We initialise the density with a nominal coronal value at the inner boundary and an ambient density with a drop of approximately five orders of magnitude throughout the rest of the domain. The solar magnetic field is initialised as a dipole, with the axis of the magnetic moment aligned with the rotational axis of the domain (representing the solar rotational axis) following the dipole equations for the field components in spherical geometry:

$$\begin{array}{cc}& B_{\mathrm{r}}=B_0·{\left(\frac{r}{R_{\odot }}\right)}^{-3}·cos\theta ,\hfill \end{array}$$(6)

$$\begin{array}{cc}& B_{\theta }=\frac{B_0}{2}·{\left(\frac{r}{R_{\odot }}\right)}^{-3}·sin\theta ,\hfill \end{array}$$(7)

$$\begin{array}{cc}& B_{\varphi }=0,\hfill \end{array}$$(8)

where r denotes the radial distance from the centre of the domain and θ the polar angle. The parameter B₀ in these equations represents the polar dipole surface field strength. We selected a value of B₀ = 1 G, which is representative of the dipole surface field strength close to the solar minimum (Svalgaard & Cliver 2007). The momentum density is initialised at a value of zero for all components and the total energy density is dynamically assigned in the first calculation step through our heating source term. The most significant initial parameters are listed in Table 1.

We close the set of equations by relating the pressure and temperature of the system to the primary variables through an adiabatic equation of state:

$$\begin{array}{cc}& \epsilon =\frac{p}{\gamma -1},\hfill \end{array}$$(9)

$$\begin{array}{cc}& T=\frac{\overline{\mu }{m}_{u}p}{k_{\mathrm{B}}\rho }.\hfill \end{array}$$(10)

» **Requests**
a: Reproduce word for word the portion of the excerpt on the solar dipole field setup from "where r denotes" up to and including "in Table 1.".
b: In the excerpt on the solar dipole field setup, what value was selected for the polar dipole surface field strength B₀?
c: Extend the excerpt on the solar dipole field setup, picking up right after its final equation.

» **Data**
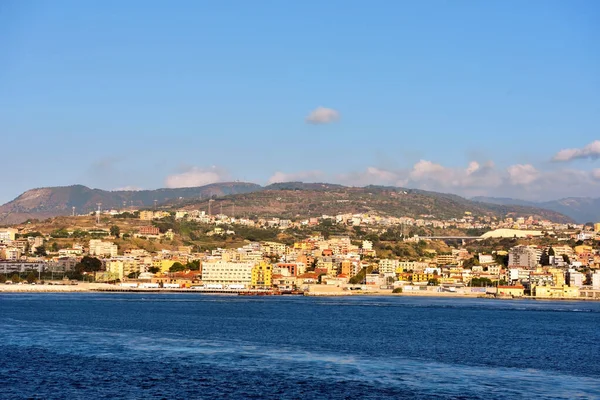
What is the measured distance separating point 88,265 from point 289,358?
88658mm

» **Answers for the exercise**
a:
where r denotes the radial distance from the centre of the domain and θ the polar angle. The parameter B₀ in these equations represents the polar dipole surface field strength. We selected a value of B₀ = 1 G, which is representative of the dipole surface field strength close to the solar minimum (Svalgaard & Cliver 2007). The momentum density is initialised at a value of zero for all components and the total energy density is dynamically assigned in the first calculation step through our heating source term. The most significant initial parameters are listed in Table 1.

b: B₀ = 1 G

c:
These equations relate the thermal energy density ε – which is calculated by rearranging Eq. (5) – to p and T, where $\overline{\mu }$ represents the mean molecular weight, m_u the atomic mass unit, and k_B the Boltzmann constant. We choose an adiabatic index γ = 5/3 and set $\overline{\mu }=0.6$ to reflect a fully ionised hydrogen plasma with small amounts of heavier species (Desai et al. 2020).

At the inner radial boundary, we fix the density, magnetic field strength, and momentum density values to the initial conditions, and the energy density is constrained through a zero-gradient condition. The outer radial boundary of our simulation domain is constrained by a simple outflow condition. We impose periodic boundary conditions at the azimuthal edges of the domain. Lastly, we constrain the polar edges of our domain through F-type boundary conditions (in NIRVANA, F-type boundary conditions are a type of natural boundary condition that allows free flow across the poles in full azimuthal domains) and employ the dual-energy treatment of NIRVANA, where the total and thermal energy equations are solved separately and synchronised in order to improve numerical robustness in regions of low plasma-β¹.

We search for a steady-state solution of our simulation by evaluating the incremental change in the plasma parameters ρ, T, and v_r over large differences in domain time. For this, we compare the plasma parameters between simulation states separated by 5 × 10⁴ time steps and accept a steady state once the relative changes between these two snapshots fall below a sufficiently small threshold.

2.2. WTD heating source term

Our model couples NIRVANA to a wave-turbulence-driven (WTD) heating routine described by Cranmer (2010). It is based on the reflection and subsequent dissipation of Alfvén waves travelling as perturbations along magnetic flux tubes. The computation of the local turbulent heating rate Q_p as an energy source depends on the fluid density ρ, fluid velocity v, magnetic field strength B, and additionally on the distance from the centre of the domain r. The output of the heating routine is additionally modified by the chosen correlation length scale (L_⊥) and wave energy flux parameter (F/B₀) as free parameters. A full derivation of the analytic background can be found in Cranmer (2010); we provide an outline of the computational routine below.

The heating rate is characterised through the interaction and dissipation of outward propagating waves and reflected inward propagating waves. These are characterised through the Elsässer components z₋ and z₊, respectively. They define a reflection coefficient ℛ, which compares the amplitudes of the two waves and characterises the reflection ‘efficiency’:

$$\begin{array}{c}\hfill \mathcal{R}=\frac{|z_{+}|}{|z_{-}|},\end{array}$$(11)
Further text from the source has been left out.